Monthly Archives: March 2011

websites vs web apps

At KV Sites, we currently focus on providing websites to our customers.

However, this is not our main goal. Creating websites is a means to an end. We want to eventually enable all of our customers to create their own websites, and to eventually become creators of websites for their own clients.

How we do this, is to concentrate on automation.

Whenever we are asked to do anything, we do it, but we try to do it in such a way that the next time we are asked to do it, we can simply press a button.

The obvious example is the creation of a website. To build up a CMS-based website manually involves a number of technical points – create and install the database, create the virtual host, install the CMS, install the template, fill in the content. Purchase the domain name, configure the DNS

Every point above can be automated except the “fill in the content” part, and so we have automated it.

For our company, creating a website involves us simply clicking a “Create a new site” button:

This installs a CMS, including the database, a template, and even some sample content so it doesn’t start out blank.

All that leaves is for the client’s company-specific content to be entered, and for them to choose a domain name, and a design template change if they want it.

This is the reason why we are able to provide our websites much cheaper than most traditional web design companies – we try to cut out as much of the “behind the scenes” work as we can, so we don’t need to charge our clients for that work.

Now, back to the topic…

As said at the beginning of this post, our main goal is actually not to be a web design company.

The goal of the company KV Sites is to become a web applications provider.

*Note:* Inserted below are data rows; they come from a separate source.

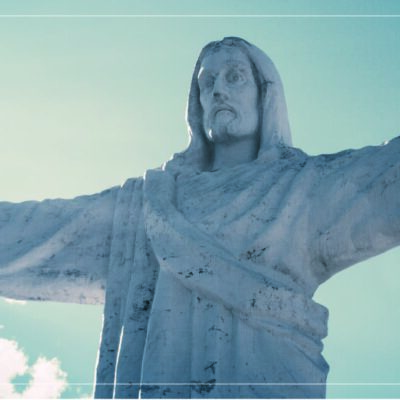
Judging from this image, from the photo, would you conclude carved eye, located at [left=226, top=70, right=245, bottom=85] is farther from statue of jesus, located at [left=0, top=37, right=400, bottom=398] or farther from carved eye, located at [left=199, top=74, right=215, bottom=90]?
carved eye, located at [left=199, top=74, right=215, bottom=90]

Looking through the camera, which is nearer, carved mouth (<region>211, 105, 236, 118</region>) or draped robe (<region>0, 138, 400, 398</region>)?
draped robe (<region>0, 138, 400, 398</region>)

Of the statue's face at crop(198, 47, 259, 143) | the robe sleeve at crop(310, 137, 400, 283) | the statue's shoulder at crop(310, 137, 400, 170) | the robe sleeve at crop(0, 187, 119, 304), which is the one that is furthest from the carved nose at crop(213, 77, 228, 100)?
the robe sleeve at crop(310, 137, 400, 283)

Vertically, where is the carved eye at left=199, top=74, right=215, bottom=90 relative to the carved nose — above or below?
above

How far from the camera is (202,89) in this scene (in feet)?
30.7

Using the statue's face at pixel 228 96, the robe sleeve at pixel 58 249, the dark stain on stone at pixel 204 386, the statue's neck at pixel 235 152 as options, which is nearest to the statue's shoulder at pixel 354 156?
the statue's neck at pixel 235 152

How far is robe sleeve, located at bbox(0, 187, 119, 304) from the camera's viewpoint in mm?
8625

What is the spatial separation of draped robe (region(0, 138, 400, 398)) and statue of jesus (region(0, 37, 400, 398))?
1cm

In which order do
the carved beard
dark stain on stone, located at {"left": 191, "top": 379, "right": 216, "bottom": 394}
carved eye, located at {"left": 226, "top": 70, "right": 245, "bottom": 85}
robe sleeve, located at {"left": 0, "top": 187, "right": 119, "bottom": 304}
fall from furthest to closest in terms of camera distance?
carved eye, located at {"left": 226, "top": 70, "right": 245, "bottom": 85} → the carved beard → robe sleeve, located at {"left": 0, "top": 187, "right": 119, "bottom": 304} → dark stain on stone, located at {"left": 191, "top": 379, "right": 216, "bottom": 394}

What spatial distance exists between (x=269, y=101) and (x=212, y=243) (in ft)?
6.19

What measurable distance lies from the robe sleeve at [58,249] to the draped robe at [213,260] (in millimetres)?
11

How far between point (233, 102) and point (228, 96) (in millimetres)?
70

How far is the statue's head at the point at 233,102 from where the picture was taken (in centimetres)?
904

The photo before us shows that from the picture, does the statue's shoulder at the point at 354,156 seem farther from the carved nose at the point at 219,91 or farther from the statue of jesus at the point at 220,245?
the carved nose at the point at 219,91

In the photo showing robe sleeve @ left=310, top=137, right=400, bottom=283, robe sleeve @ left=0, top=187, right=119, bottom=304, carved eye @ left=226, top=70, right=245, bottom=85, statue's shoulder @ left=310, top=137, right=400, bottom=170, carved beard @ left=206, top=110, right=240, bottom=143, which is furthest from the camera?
carved eye @ left=226, top=70, right=245, bottom=85
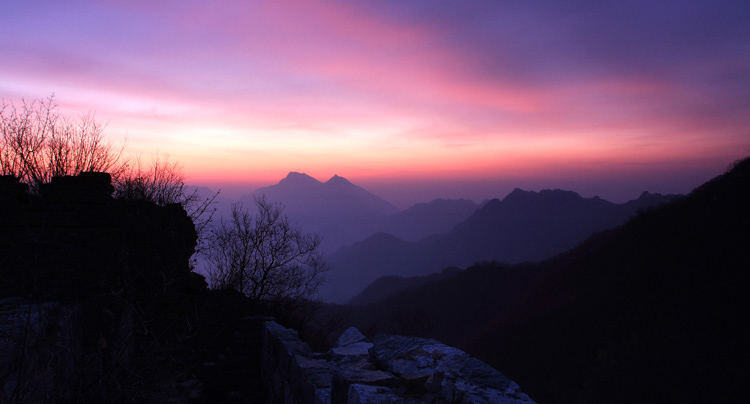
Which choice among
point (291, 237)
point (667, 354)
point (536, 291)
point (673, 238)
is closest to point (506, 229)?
point (536, 291)

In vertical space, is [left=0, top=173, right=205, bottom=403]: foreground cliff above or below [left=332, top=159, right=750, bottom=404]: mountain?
above

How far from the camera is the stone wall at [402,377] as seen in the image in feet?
8.29

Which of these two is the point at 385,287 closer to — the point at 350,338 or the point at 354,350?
the point at 350,338

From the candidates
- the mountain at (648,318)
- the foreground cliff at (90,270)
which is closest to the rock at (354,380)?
the foreground cliff at (90,270)

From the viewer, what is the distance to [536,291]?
156 feet

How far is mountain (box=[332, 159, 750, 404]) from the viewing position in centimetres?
2650

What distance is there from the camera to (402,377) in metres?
2.73

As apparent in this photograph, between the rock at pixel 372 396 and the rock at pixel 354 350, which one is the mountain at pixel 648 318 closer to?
the rock at pixel 354 350

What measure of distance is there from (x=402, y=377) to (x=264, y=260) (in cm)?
1380

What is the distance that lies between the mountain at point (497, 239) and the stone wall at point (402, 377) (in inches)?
4845

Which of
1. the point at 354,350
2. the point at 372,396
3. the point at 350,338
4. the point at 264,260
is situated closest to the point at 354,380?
the point at 372,396

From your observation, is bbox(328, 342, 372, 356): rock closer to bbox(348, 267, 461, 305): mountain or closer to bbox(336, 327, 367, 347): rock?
bbox(336, 327, 367, 347): rock

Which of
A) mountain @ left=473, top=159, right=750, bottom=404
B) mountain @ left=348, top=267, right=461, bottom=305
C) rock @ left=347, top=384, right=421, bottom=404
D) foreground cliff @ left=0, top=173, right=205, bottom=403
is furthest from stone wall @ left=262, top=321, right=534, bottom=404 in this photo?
mountain @ left=348, top=267, right=461, bottom=305

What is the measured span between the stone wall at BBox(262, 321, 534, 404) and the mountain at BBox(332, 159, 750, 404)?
17187 mm
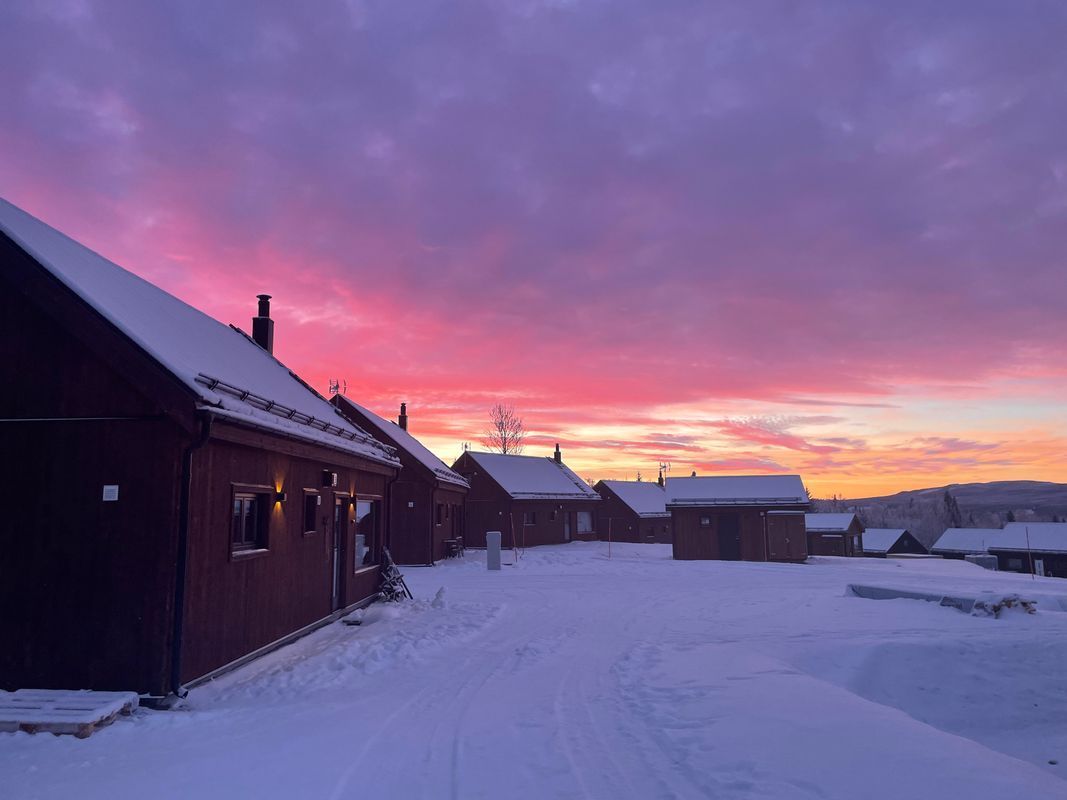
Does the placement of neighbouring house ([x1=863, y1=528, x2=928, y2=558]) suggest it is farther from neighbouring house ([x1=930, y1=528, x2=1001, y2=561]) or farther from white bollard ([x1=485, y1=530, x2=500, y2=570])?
white bollard ([x1=485, y1=530, x2=500, y2=570])

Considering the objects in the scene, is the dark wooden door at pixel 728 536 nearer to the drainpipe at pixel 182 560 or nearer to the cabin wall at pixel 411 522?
the cabin wall at pixel 411 522

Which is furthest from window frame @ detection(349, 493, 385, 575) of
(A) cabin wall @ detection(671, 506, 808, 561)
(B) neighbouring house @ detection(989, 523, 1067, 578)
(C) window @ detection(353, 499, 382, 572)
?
(B) neighbouring house @ detection(989, 523, 1067, 578)

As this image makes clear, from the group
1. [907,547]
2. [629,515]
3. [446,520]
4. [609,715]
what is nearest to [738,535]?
[446,520]

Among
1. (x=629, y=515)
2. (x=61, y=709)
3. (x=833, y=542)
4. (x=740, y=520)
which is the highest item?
(x=740, y=520)

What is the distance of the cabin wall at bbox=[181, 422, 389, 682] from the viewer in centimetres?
856

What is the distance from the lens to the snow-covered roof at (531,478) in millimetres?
40125

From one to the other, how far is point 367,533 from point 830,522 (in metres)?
48.3

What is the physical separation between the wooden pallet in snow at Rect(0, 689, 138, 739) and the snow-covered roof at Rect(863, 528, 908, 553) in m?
68.6

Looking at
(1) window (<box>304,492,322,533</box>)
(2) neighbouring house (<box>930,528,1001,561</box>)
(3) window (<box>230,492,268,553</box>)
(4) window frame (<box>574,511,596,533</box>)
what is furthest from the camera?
(2) neighbouring house (<box>930,528,1001,561</box>)

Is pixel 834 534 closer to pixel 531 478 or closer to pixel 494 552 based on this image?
pixel 531 478

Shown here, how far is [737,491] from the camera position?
117 feet

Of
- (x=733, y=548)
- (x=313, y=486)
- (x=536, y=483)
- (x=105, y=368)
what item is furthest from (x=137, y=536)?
(x=536, y=483)

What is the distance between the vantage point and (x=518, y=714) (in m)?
7.61

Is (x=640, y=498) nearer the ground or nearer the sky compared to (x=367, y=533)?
nearer the sky
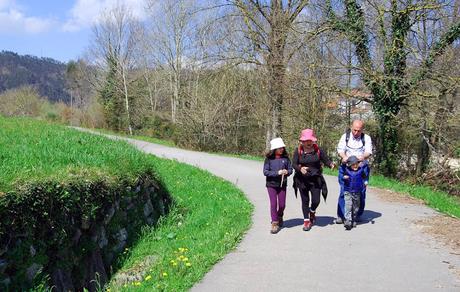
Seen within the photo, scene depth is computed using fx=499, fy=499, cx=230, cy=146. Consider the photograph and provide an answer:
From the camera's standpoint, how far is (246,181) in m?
15.0

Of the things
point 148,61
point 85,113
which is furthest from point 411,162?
point 85,113

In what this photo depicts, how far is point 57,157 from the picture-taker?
26.2 feet

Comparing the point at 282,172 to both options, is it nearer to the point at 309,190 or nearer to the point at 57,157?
the point at 309,190

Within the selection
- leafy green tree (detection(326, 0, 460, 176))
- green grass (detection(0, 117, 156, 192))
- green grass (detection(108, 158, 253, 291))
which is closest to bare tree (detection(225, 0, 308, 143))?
leafy green tree (detection(326, 0, 460, 176))

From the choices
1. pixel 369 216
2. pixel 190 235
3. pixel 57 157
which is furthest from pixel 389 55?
pixel 57 157

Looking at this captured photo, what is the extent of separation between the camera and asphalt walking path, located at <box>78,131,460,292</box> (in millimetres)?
5703

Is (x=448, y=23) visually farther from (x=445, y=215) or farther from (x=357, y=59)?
(x=445, y=215)

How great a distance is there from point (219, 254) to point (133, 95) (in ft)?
145

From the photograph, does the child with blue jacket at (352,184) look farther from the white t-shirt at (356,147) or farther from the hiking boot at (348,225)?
the white t-shirt at (356,147)

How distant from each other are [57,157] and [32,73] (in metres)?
179

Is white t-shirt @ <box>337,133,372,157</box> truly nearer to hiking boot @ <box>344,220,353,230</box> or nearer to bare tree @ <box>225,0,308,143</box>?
hiking boot @ <box>344,220,353,230</box>

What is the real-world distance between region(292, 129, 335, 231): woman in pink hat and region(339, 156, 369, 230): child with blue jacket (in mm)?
416

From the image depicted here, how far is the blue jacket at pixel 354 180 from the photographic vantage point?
27.6ft

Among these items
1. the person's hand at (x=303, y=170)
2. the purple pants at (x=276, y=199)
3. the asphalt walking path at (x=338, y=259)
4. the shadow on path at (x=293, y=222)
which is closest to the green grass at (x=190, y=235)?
the asphalt walking path at (x=338, y=259)
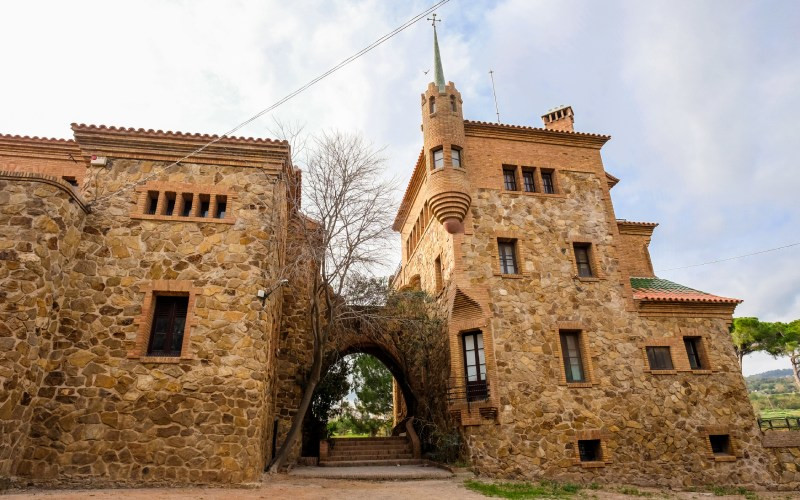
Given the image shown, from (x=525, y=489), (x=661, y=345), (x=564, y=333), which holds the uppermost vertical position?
(x=564, y=333)

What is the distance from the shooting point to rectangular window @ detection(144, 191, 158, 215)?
10.8m

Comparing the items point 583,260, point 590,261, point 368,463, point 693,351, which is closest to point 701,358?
point 693,351

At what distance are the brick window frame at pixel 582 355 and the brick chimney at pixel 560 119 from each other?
9.52 metres

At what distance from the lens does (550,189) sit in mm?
15641

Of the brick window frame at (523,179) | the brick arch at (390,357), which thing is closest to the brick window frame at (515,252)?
the brick window frame at (523,179)

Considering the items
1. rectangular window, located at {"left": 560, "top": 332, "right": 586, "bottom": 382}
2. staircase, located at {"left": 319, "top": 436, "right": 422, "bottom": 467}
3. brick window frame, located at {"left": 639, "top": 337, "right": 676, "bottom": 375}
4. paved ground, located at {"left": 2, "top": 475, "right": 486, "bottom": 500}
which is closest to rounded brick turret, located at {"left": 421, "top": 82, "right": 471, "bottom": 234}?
rectangular window, located at {"left": 560, "top": 332, "right": 586, "bottom": 382}

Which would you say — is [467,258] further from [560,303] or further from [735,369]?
[735,369]

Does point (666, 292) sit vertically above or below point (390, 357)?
above

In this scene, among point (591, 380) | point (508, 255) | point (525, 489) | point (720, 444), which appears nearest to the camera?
point (525, 489)

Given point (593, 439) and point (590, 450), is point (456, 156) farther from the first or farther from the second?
point (590, 450)

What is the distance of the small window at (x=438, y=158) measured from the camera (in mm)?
14742

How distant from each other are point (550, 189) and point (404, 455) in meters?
10.8

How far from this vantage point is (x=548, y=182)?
15.8m

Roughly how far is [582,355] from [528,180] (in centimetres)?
634
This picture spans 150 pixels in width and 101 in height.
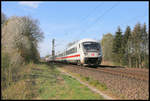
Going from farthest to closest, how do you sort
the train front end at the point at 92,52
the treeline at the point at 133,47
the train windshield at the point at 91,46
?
the treeline at the point at 133,47 < the train windshield at the point at 91,46 < the train front end at the point at 92,52

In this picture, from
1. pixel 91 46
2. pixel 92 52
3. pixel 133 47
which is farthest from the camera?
pixel 133 47

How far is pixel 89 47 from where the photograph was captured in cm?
1938

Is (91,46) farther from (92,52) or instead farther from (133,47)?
(133,47)


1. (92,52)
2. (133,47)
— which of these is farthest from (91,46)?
(133,47)

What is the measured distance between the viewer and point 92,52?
18875 mm

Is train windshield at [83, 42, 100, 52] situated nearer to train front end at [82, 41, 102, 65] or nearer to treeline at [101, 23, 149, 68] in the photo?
train front end at [82, 41, 102, 65]

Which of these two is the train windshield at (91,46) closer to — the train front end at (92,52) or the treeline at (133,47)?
the train front end at (92,52)

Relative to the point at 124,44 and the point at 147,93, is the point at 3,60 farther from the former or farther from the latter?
the point at 124,44

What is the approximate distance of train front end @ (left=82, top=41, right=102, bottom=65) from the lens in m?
18.8

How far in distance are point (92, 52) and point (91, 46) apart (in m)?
0.91

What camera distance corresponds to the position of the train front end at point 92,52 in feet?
61.7

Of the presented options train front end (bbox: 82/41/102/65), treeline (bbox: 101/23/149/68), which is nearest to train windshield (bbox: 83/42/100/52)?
train front end (bbox: 82/41/102/65)

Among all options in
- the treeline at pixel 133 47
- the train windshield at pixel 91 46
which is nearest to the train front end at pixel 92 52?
the train windshield at pixel 91 46

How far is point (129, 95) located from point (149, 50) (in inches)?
1317
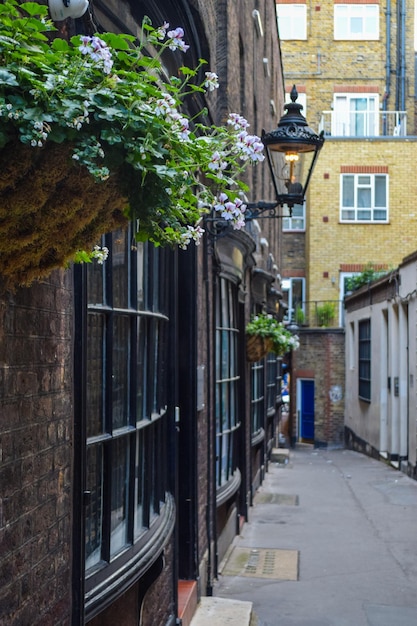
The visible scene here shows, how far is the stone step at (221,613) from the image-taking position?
23.8ft

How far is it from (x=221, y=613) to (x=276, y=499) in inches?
341

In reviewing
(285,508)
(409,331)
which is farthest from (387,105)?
(285,508)

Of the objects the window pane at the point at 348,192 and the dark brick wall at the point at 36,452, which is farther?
the window pane at the point at 348,192

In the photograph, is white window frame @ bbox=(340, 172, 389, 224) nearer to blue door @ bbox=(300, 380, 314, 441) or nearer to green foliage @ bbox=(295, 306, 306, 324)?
green foliage @ bbox=(295, 306, 306, 324)

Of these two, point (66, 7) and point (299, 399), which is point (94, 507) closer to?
point (66, 7)

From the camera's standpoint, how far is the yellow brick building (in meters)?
32.2

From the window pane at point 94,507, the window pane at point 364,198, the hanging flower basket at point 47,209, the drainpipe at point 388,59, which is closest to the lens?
the hanging flower basket at point 47,209

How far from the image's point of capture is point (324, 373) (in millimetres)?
31531

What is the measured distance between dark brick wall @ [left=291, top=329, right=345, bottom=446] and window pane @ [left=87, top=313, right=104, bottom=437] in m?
27.1

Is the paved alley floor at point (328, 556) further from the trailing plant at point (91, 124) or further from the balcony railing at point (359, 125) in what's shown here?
the balcony railing at point (359, 125)

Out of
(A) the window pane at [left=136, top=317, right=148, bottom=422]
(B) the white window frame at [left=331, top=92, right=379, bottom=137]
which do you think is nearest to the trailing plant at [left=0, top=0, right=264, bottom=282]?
(A) the window pane at [left=136, top=317, right=148, bottom=422]

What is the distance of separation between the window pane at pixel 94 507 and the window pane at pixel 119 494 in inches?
7.4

While we still love our clients and want them to come in and buy websites from us, we are also working away in the background trying to come up with ways that we can give our tools away so that other people can create websites (and more) using our tools.

As an example, our control panel, which we use for creating websites, is currently also shared out so a number of resellers throughout Ireland can create websites themselves using the same tools we use (if you’re interested in this, contact Kae).

The reason we are doing this, is that we love working on the automation side of the equation. We love letting our clients edit their own sites whenever they want, and we love giving our resellers the ability to create and sell websites even if they are not web designers themselves.

We even love the people that are not using our CMS engine.

For those of you out there that already have websites from other providers, we are writing a suite of tools to give you added abilities on those sites – for example, imagine adding a Facebook-like chat to your website by adding a single line of code to your website? Or maybe adding a subscription tool that lets you send SMS messages to your visitors? It’s all on the way…

success vs comfort

Over the last week, I’ve had the opportunity to work with some people who are building a large-scale application for a company. I can’t say much about it other than the company is a “house-hold name” online, and you will probably come across the work in your own online life soon.

The architecture (which I was hired to look at and suggest improvements for) is interesting, but what interested me more were the people driving the work.

It seems to me that the more people there are in a company, the more specialised the language gets when managers speak to each other. There was a lot of talk of “crud”, “sprints”, “stand-up meetings”, etc., each of which seemed a bit over-abstracted to me – it seemed to me that these things are for the benefit of the managers, and that the work itself could be done quicker without them.

I wasn’t very comfortable with it. I prefer to get on with the work. Spending an hour in the morning discussing what I’m going to do, and an hour at the end of the day discussing what I got done that day seems to me like I’ve just spent 25% of the working day talking when I could have been working.

I’m used to building up a plan which may be a week or two long, then getting it done. Having to stop every few hours to explain to people what is really a bit too low-level to be of interest to them is just not my idea of fun. It is my opinion that a manager needs to know when a project is ready to be demoed or published, but to invite a manager to dig into the engine and examine the nuts and bolts seems a bit mad.

Facebook do the exact opposite, and I admire them for it. They allow the programmers free reign to do their work whatever way they need to, and are only interested in results – not whether the method followed was Agile, Waterfall, Scrum, or some other cycle.

Companies that follow certain coding philosophies do it with a specific goal in mind – they want to be rich, and quickly.

I’m kind of the opposite to that, as can be seen by my prices. While it would be nice to be rich, I really do not want to go far out of my way to obtain that goal. I am more interested in paying the bills and not being stressed, than in some mad rat-race to get paid twice as much as I’m currently getting.

And so my own philosophy is to work away on things, incrementally improving my products, and to never take risks. If I do well, then I will eventually make a tidy sum. If I don’t, then I will at least be comfortable.

And that, for me, is what’s important. I prefer to go home at 5pm to a comfortable couch and a book, than to have a load of money in the bank and a stressful life.